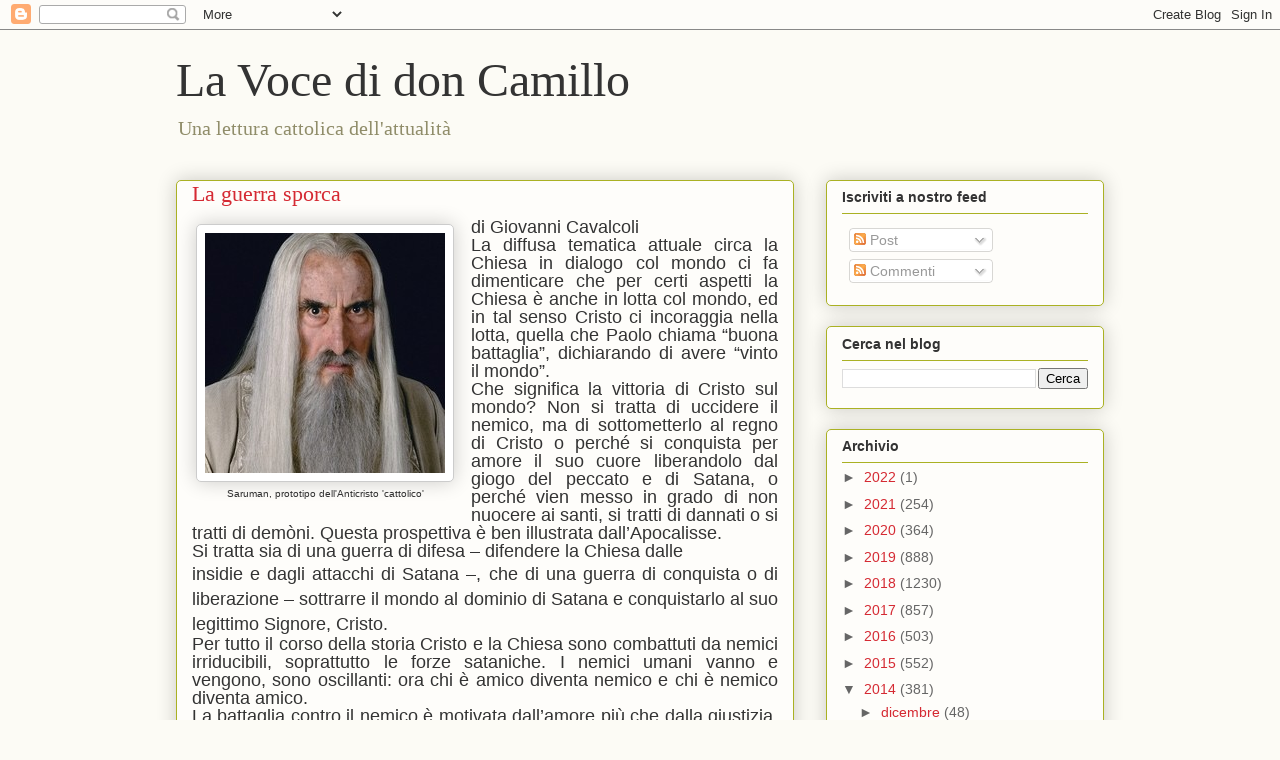

--- FILE ---
content_type: text/html; charset=UTF-8
request_url: https://www.lavocedidoncamillo.com/b/stats?style=BLACK_TRANSPARENT&timeRange=ALL_TIME&token=APq4FmDRiY5nJo__GiHZZZDYJoG2J-eMLmyobFQZt2b5mrA102IoMcJ7D-qCe1jXDBcpw-xATYSQxjiJ68u-ylNkfDKgmJQMZA
body_size: 45
content:
{"total":1906538,"sparklineOptions":{"backgroundColor":{"fillOpacity":0.1,"fill":"#000000"},"series":[{"areaOpacity":0.3,"color":"#202020"}]},"sparklineData":[[0,31],[1,38],[2,39],[3,37],[4,47],[5,26],[6,51],[7,30],[8,51],[9,66],[10,61],[11,39],[12,39],[13,51],[14,84],[15,27],[16,55],[17,71],[18,53],[19,99],[20,52],[21,42],[22,63],[23,38],[24,44],[25,51],[26,66],[27,48],[28,61],[29,28]],"nextTickMs":450000}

----------

### [What is required]
The entries above should be reproduced exactly, without their pictures.

### [Final answer]
--- FILE ---
content_type: text/html; charset=UTF-8
request_url: https://www.lavocedidoncamillo.com/b/stats?style=BLACK_TRANSPARENT&timeRange=ALL_TIME&token=APq4FmDRiY5nJo__GiHZZZDYJoG2J-eMLmyobFQZt2b5mrA102IoMcJ7D-qCe1jXDBcpw-xATYSQxjiJ68u-ylNkfDKgmJQMZA
body_size: 45
content:
{"total":1906538,"sparklineOptions":{"backgroundColor":{"fillOpacity":0.1,"fill":"#000000"},"series":[{"areaOpacity":0.3,"color":"#202020"}]},"sparklineData":[[0,31],[1,38],[2,39],[3,37],[4,47],[5,26],[6,51],[7,30],[8,51],[9,66],[10,61],[11,39],[12,39],[13,51],[14,84],[15,27],[16,55],[17,71],[18,53],[19,99],[20,52],[21,42],[22,63],[23,38],[24,44],[25,51],[26,66],[27,48],[28,61],[29,28]],"nextTickMs":450000}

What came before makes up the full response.